━━ Exercise data ━━

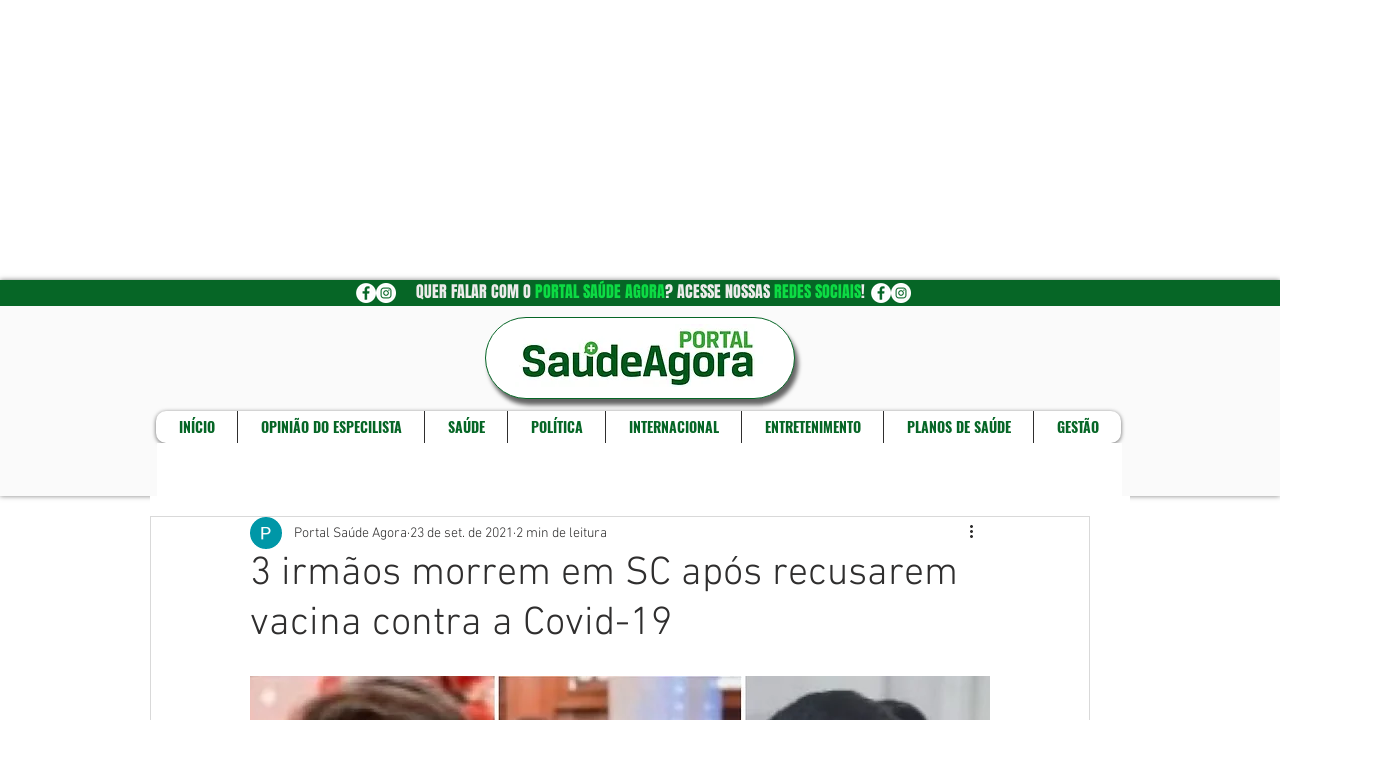

--- FILE ---
content_type: text/html; charset=utf-8
request_url: https://www.google.com/recaptcha/api2/aframe
body_size: 267
content:
<!DOCTYPE HTML><html><head><meta http-equiv="content-type" content="text/html; charset=UTF-8"></head><body><script nonce="s--hKD32GSBbdXc1pxA28w">/** Anti-fraud and anti-abuse applications only. See google.com/recaptcha */ try{var clients={'sodar':'https://pagead2.googlesyndication.com/pagead/sodar?'};window.addEventListener("message",function(a){try{if(a.source===window.parent){var b=JSON.parse(a.data);var c=clients[b['id']];if(c){var d=document.createElement('img');d.src=c+b['params']+'&rc='+(localStorage.getItem("rc::a")?sessionStorage.getItem("rc::b"):"");window.document.body.appendChild(d);sessionStorage.setItem("rc::e",parseInt(sessionStorage.getItem("rc::e")||0)+1);localStorage.setItem("rc::h",'1768995509431');}}}catch(b){}});window.parent.postMessage("_grecaptcha_ready", "*");}catch(b){}</script></body></html>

━━━

Problem: What is needed is the data above, retyped exactly, with every picture left out.

Expected answer:
--- FILE ---
content_type: text/html; charset=utf-8
request_url: https://www.google.com/recaptcha/api2/aframe
body_size: 267
content:
<!DOCTYPE HTML><html><head><meta http-equiv="content-type" content="text/html; charset=UTF-8"></head><body><script nonce="s--hKD32GSBbdXc1pxA28w">/** Anti-fraud and anti-abuse applications only. See google.com/recaptcha */ try{var clients={'sodar':'https://pagead2.googlesyndication.com/pagead/sodar?'};window.addEventListener("message",function(a){try{if(a.source===window.parent){var b=JSON.parse(a.data);var c=clients[b['id']];if(c){var d=document.createElement('img');d.src=c+b['params']+'&rc='+(localStorage.getItem("rc::a")?sessionStorage.getItem("rc::b"):"");window.document.body.appendChild(d);sessionStorage.setItem("rc::e",parseInt(sessionStorage.getItem("rc::e")||0)+1);localStorage.setItem("rc::h",'1768995509431');}}}catch(b){}});window.parent.postMessage("_grecaptcha_ready", "*");}catch(b){}</script></body></html>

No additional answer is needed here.